▸ **PROMPT 1**
Reproduce the passage of the Día de los Muertos article between "Dia de los Muertos" and "holiday last May.", inclusive, word for word.
▸ **PROMPT 2**
Pick up the Día de los Muertos article after its last sentence and keep writing it.

▸ **SOURCE TEXT**
****

Dia de los Muertos

Behind the misunderstood and misappropriated Mexican holiday

Analee Fuentes’ Frida Khalo puppet at the Pioneer Cemetery

Día de los Muertos is not “Mexican Halloween.” No matter how many times Latino and Chicano communities explain why co-opting the holiday’s religious-based imagery is offensive, the commercialization and uninformed appropriation of the holiday proliferates, from plastic masks at the mall to Disney’s attempt to trademark the holiday last May.

In defense of the uninformed and uninitiated, Día de los Muertos (Day of the Dead), on its surface, is an incredibly attractive celebration that appears to easily fit within the U.S. celebration of Halloween. There’s the playful calacas (skeletons) imagery, the intoxicating smells of burning copal (a tree resin incense) and pan de muerto (bread molded into skulls and crossbones), and the explosion of color from the ofrenda (a sort of shrine), adorned with cempasúchils (orange marigolds), brightly decorated calaveras de azúcar (sugar skulls), and papel picado (cut paper banners and flags). There’s also the proximity to Halloween (DDLM falls on Nov. 1 and 2) that makes it all the more tempting to smash the two holidays into one colorful, candy skeleton blob.

****

▸ **DATA EXTRACT**
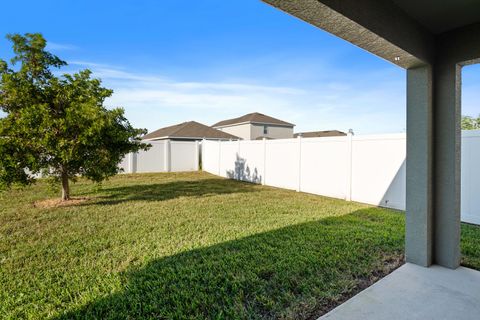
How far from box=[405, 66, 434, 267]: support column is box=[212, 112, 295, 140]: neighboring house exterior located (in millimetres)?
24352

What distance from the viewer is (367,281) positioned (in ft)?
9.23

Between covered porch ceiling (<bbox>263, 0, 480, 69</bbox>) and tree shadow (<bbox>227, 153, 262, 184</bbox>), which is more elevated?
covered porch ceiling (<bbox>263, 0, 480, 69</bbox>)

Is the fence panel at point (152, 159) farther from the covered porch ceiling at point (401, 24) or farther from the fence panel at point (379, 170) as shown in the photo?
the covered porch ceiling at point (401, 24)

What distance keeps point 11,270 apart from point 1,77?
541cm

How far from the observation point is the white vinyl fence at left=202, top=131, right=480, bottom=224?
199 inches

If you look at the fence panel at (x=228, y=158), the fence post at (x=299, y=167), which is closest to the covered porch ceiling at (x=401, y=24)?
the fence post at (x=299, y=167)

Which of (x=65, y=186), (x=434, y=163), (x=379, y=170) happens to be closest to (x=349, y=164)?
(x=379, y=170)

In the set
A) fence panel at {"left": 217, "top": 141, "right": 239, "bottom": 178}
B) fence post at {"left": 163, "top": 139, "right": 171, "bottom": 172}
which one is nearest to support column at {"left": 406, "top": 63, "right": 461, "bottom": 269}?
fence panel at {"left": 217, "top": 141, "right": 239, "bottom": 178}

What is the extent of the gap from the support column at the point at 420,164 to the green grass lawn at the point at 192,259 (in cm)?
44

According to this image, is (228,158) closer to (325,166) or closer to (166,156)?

****

▸ **RESPONSE 1**
Dia de los Muertos

Behind the misunderstood and misappropriated Mexican holiday

Analee Fuentes’ Frida Khalo puppet at the Pioneer Cemetery

Día de los Muertos is not “Mexican Halloween.” No matter how many times Latino and Chicano communities explain why co-opting the holiday’s religious-based imagery is offensive, the commercialization and uninformed appropriation of the holiday proliferates, from plastic masks at the mall to Disney’s attempt to trademark the holiday last May.

▸ **RESPONSE 2**
But in doing so, thousands of years of Mesoamerican identity — cultural and religious traditions — are obscured. Where Halloween has mostly forgotten its historical roots, which, depending on who you ask, may be found in Celtic Christianity or paganism, Día de los Muertos is a living, breathing holiday. Mexico and much of Latin America, and more recently communities in the U.S., have not strayed far from traditions of celebrating lost souls and the cycle of life and death. Whereas Halloween dallies in ghosts and goblins, evil spirits and creatures from hell, DDLM is born of cultures where the concepts of “hell” and “evil” did not exist (that is, they didn’t exist before the Spanish-Catholic conquest and colonization of Mexico in the 16th century). In fact, DDLM was not celebrated on Nov. 1 and 2 until after the conquest.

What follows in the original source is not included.